======== DATA LISTING ========

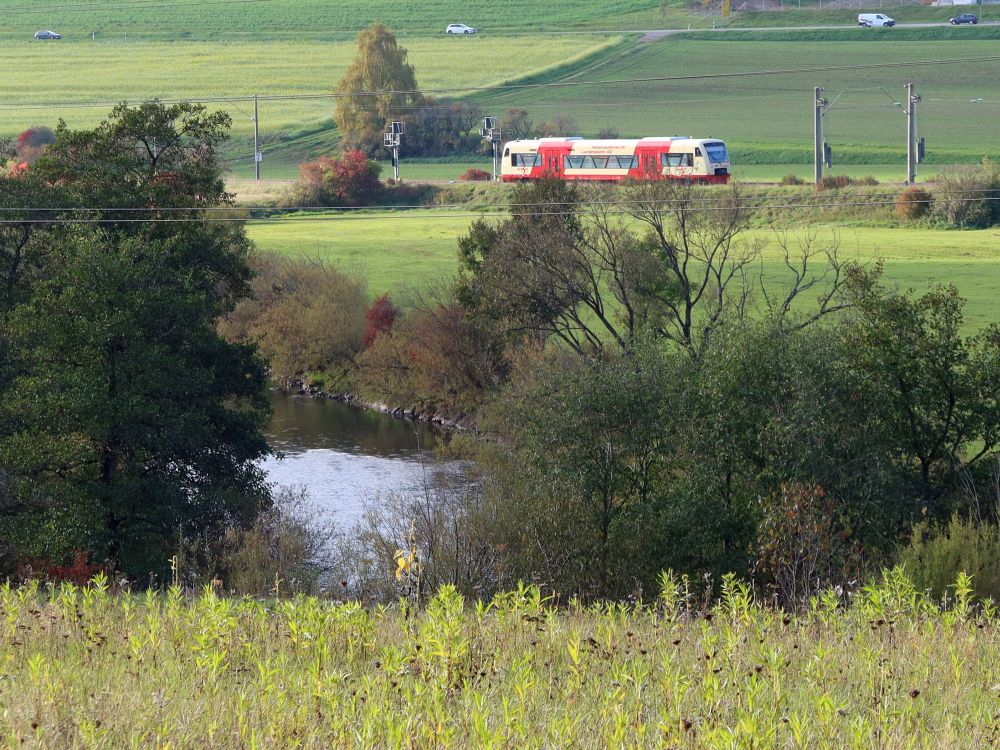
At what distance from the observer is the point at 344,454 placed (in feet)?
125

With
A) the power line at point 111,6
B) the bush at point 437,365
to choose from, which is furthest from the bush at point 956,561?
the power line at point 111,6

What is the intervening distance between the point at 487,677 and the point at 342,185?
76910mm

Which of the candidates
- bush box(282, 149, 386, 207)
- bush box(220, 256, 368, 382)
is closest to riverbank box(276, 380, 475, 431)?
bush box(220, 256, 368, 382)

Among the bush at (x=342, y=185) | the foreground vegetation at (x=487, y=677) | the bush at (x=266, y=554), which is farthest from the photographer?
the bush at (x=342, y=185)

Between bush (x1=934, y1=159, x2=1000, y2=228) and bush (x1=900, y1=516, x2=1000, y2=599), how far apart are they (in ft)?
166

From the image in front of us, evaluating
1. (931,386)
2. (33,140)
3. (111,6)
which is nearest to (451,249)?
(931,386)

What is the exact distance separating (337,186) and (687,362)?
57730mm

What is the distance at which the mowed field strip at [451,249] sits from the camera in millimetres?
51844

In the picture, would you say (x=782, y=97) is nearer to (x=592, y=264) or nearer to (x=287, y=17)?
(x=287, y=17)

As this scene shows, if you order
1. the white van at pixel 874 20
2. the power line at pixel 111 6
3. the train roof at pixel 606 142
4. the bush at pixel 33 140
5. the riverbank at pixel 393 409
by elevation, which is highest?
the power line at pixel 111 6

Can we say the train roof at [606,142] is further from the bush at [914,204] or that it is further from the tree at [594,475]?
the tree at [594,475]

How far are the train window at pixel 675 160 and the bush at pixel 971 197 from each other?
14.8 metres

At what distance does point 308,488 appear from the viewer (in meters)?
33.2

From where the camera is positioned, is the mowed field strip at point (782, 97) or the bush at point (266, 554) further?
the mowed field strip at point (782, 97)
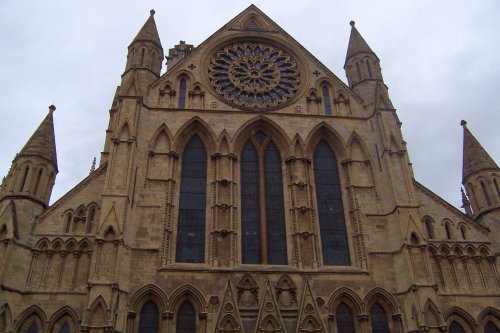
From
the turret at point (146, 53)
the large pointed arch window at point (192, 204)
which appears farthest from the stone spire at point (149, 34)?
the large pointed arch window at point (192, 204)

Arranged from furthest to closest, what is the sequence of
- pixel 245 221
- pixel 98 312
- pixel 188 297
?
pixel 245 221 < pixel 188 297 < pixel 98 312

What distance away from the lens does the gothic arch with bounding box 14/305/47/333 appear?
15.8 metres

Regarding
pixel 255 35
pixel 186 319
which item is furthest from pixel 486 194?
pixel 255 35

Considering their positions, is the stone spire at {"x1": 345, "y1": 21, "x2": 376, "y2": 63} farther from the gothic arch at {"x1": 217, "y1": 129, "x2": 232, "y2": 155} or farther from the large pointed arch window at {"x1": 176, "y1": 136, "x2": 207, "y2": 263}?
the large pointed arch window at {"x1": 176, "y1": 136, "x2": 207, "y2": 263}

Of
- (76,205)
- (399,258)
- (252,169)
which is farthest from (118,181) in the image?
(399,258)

========
======== DATA LISTING ========

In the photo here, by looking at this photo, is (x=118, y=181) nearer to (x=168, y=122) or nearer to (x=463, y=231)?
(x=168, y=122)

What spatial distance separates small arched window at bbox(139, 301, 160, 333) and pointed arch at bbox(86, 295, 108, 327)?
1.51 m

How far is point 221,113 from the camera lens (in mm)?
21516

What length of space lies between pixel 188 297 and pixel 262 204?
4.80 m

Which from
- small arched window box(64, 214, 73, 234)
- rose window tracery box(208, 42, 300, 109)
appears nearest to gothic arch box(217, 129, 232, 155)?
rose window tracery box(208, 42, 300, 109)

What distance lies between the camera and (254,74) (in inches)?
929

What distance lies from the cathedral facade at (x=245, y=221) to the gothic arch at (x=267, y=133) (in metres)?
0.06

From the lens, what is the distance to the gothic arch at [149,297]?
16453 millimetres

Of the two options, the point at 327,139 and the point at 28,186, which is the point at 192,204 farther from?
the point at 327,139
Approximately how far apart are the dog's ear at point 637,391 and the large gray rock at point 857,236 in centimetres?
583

========
======== DATA LISTING ========

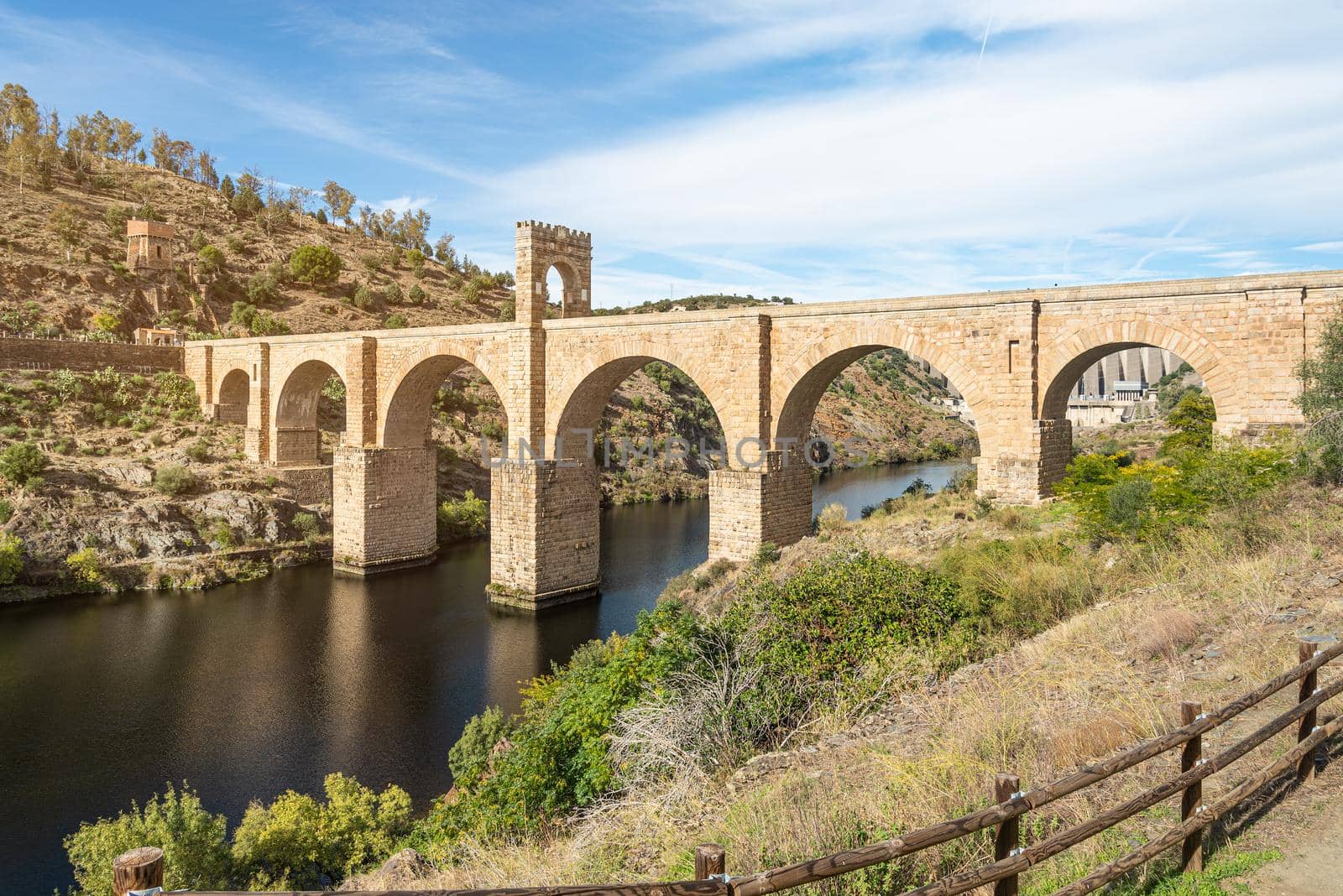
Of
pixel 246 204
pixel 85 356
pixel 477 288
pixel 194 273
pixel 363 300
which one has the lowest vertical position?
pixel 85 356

========

### GIVEN INSTRUCTION
Output, unchanged, everything from the line containing "At what distance from" down to the line containing "14.8 metres", including both of those lines.

### OUTPUT OF THE EXERCISE
At what distance from the observer is the point at 344,454 placed (in feet)?
125

With
A) the power line at point 111,6
B) the bush at point 437,365
to choose from, which is furthest from the bush at point 956,561?
the power line at point 111,6

What is the intervening distance between the point at 487,677 and the point at 342,185?
76910mm

Which of the candidates
- bush box(282, 149, 386, 207)
- bush box(220, 256, 368, 382)
is closest to riverbank box(276, 380, 475, 431)?
bush box(220, 256, 368, 382)

Among the bush at (x=342, y=185) | the foreground vegetation at (x=487, y=677) | the bush at (x=266, y=554), which is farthest from the photographer?
the bush at (x=342, y=185)

Between bush (x1=934, y1=159, x2=1000, y2=228) and bush (x1=900, y1=516, x2=1000, y2=599), how far apart are they (in ft)?
166

From the image in front of us, evaluating
1. (931,386)
2. (33,140)
3. (111,6)
which is nearest to (451,249)?
(931,386)

What is the exact distance separating (337,186) and (687,362)?
57730mm

What is the distance at which the mowed field strip at [451,249] sits from the camera in millimetres?
51844

In the picture, would you say (x=782, y=97) is nearer to (x=592, y=264) or nearer to (x=287, y=17)?
(x=287, y=17)

As this scene shows, if you order
1. the white van at pixel 874 20
2. the power line at pixel 111 6
3. the train roof at pixel 606 142
4. the bush at pixel 33 140
5. the riverbank at pixel 393 409
by elevation, which is highest?
the power line at pixel 111 6

Can we say the train roof at [606,142] is further from the bush at [914,204] or that it is further from the tree at [594,475]?
the tree at [594,475]

How far are the train window at pixel 675 160 and the bush at pixel 971 197 from each other?
14.8 metres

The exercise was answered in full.